Pero esta reflexión también disgusta a las religiones porque cada una de ellas es “única y diferente” a todas las demás; cada colectivo de creyentes necesita saberse el elegido por un dios para ser portador de la verdad revelada y defensor a ultranza de la misma. A ninguna religión complace la conclusión más obvia, cada una de ellas es heredera de tradiciones y creencias anteriores.
No abundaré ya mucho más en mis pobres reflexiones. Solo propondré algunas conclusiones, ocurrencias sin valor, mientras contemplo los desfiles procesionales de esta ciudad excesiva, frágil y orgullosa de sí misma y de sus tradiciones inalterables.
Todo estaba ya en Grecia. 
      Por ejemplo, el peso de la tradición que tanto se valora en este ritual de primavera y que tanto respeto solicita me trae a la memoria que todas la religiones precristianas afirmaban que la legitimidad del culto radicaba en seguir las tradiciones de los antepasados y  que Apolo, en Delfos, ya exigía a los griegos que “los ritos se ajustaran a las costumbres de la ciudad”, ”hay que atenerse a las costumbres de los antepasados y disculparse por ello resulta improcedente…”
Todo estaba en Grecia. 
Toda la pasión de Jesús de Nazaret  tiene extraordinarias coincidencias con el ritual del sacrificio religioso griego, con la salvedad de que no se trató nunca de un sacrificio humano, sino  del sacrificio de un animal con el que se pretende apaciguar a un dios al que se molestó con algún acto indebido –un pecado o una culpa-, o conseguir sus favores.

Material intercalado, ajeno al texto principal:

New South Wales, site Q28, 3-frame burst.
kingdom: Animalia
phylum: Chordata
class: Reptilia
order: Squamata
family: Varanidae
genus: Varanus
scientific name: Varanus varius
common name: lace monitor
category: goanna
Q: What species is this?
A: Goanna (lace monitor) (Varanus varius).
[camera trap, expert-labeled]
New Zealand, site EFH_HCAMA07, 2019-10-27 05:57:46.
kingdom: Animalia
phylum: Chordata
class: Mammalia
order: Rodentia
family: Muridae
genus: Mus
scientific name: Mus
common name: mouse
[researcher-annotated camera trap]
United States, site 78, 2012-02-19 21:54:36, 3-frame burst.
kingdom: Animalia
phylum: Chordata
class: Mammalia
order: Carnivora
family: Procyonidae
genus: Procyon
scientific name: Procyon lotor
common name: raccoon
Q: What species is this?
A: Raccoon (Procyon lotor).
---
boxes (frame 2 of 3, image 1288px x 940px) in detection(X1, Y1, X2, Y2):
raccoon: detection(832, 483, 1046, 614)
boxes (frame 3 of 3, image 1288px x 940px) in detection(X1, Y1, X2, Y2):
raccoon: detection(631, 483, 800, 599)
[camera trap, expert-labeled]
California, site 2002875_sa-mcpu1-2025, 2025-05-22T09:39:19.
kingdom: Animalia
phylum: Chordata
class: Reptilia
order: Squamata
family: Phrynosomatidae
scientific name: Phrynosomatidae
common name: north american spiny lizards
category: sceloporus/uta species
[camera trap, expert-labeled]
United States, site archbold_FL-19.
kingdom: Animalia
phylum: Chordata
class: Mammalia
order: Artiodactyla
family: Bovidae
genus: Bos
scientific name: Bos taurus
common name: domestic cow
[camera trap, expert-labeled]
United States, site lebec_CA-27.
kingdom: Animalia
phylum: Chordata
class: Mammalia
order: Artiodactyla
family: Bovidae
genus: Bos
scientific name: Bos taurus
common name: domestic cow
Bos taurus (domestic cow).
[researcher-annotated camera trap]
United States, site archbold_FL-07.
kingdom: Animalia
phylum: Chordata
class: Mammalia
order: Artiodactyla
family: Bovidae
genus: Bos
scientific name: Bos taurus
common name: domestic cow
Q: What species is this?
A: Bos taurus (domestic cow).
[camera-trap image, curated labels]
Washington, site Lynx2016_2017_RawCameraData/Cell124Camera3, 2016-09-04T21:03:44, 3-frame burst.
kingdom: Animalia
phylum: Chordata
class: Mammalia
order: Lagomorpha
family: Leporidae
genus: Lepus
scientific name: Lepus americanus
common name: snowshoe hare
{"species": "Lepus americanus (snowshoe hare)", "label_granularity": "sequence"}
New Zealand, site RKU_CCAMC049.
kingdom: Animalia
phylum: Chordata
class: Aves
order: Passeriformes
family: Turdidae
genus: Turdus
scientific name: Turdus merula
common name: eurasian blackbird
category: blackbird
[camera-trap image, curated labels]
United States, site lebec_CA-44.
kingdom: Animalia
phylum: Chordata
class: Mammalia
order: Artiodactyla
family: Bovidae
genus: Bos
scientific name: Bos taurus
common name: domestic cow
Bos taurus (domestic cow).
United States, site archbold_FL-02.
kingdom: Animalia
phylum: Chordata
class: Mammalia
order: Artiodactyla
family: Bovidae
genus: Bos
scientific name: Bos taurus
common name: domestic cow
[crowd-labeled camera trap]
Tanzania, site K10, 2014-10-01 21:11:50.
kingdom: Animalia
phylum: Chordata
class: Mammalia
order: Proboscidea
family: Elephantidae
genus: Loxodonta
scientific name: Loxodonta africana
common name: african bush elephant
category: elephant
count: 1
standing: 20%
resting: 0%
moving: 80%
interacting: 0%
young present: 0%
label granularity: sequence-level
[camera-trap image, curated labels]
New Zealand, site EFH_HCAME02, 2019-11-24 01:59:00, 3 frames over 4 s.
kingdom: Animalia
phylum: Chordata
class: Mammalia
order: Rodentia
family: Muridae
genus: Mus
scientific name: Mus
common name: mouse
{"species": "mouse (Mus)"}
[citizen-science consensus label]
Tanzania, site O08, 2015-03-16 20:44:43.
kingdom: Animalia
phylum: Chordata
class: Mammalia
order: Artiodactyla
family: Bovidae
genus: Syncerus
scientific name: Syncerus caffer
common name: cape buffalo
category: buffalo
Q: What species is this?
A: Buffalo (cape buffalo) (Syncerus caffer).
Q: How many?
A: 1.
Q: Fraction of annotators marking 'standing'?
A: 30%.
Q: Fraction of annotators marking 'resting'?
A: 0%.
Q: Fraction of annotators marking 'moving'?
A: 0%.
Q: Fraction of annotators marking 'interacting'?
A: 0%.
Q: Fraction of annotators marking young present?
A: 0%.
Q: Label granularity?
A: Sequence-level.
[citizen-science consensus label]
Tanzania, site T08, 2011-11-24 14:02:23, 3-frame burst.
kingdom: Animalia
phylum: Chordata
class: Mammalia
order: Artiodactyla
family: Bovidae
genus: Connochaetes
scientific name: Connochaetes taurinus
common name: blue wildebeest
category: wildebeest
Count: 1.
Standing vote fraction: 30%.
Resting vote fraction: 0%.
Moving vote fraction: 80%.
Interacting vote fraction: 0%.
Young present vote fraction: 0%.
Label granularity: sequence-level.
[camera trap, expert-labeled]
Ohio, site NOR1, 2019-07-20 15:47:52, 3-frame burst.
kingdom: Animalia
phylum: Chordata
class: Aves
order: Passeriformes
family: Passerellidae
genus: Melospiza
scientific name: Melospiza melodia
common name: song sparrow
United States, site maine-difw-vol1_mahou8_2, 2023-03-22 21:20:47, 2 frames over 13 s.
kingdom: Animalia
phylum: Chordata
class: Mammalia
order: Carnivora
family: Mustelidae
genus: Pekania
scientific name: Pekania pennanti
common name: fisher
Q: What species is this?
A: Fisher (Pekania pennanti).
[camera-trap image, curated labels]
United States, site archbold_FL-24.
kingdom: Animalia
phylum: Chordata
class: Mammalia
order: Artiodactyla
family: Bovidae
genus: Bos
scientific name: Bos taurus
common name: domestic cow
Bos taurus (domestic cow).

El ritual comienza con una preparación previa, -un viaje a Jerusalén  y la celebración de una cena de despedida- del sacrificio que tiene por objetivo restablecer un orden quebrado, purgar un pecado antiguo que quebró el pacto original con la divinidad. Yavhé necesita el sacrificio de su propio hijo para olvidar la afrenta de una mujer que cogió una manzana de su árbol predilecto.
El sacrificio de carneros o corderos, –Agnus Dei, cordero de dios-, en los rituales griegos responden a la escenificación de la fragmentación social y a la recuperación de la cohesión primitiva en torno al sacrificio.
Hay una corriente simbólica que recorre las celebraciones festivas de toda Grecia y alcanza hasta las orgías dionisiacas  que pone de manifiesto la idea de una disolución y un restablecimiento del orden imprescindible que ha resultado roto. 
      Todo va unido a la idea de la muerte que resulta necesaria para la continuidad de la propia vida. El hombre mata o genera muertes para seguir viviendo. 
     La muerte violenta del animal sacrificado en honor de los dioses acaba proporcionando alimento. "Tomad y comed, que este es mi cuerpo; tomad y bebed que esta es mi sangre". Y la muerte invisible de cualquier semilla resulta el paso previo para renacer  convertida de nuevo en alimento. 
La propia idea de “penitencia” que acompaña a las festividades religiosas actuales debe partir del reconocimiento previo de la “propia naturaleza pecadora”. El primer mandamiento de Apolo era “conócete a ti mismo”, porque ese conocimiento resultaba imprescindible en la renovación del pacto con la divinidad.
Y en cuanto a la resurrección, no olvidemos que Dionisos también volvió del reino de los muertos. Mucho antes que Jesús de Nazaret.
No solo había humildes pescadores en torno al nazareno. Debió haber gente muy culta que concocía el mito griego al detalle, gente con visión de futuro, con mucho poder y con un plan perfectamente estructurado.
Dios no ha muerto. Tan solo se transforma poco a poco. Habita en los temores más arraigados de la conciencia humana, el temor a la muerte y al vacío que produce en nuestro irracional afán de transcendencia.
       Que nadie tema ese vacío terrible. Matamos a dios cada primavera, pero al poco renace de sus propias cenizas.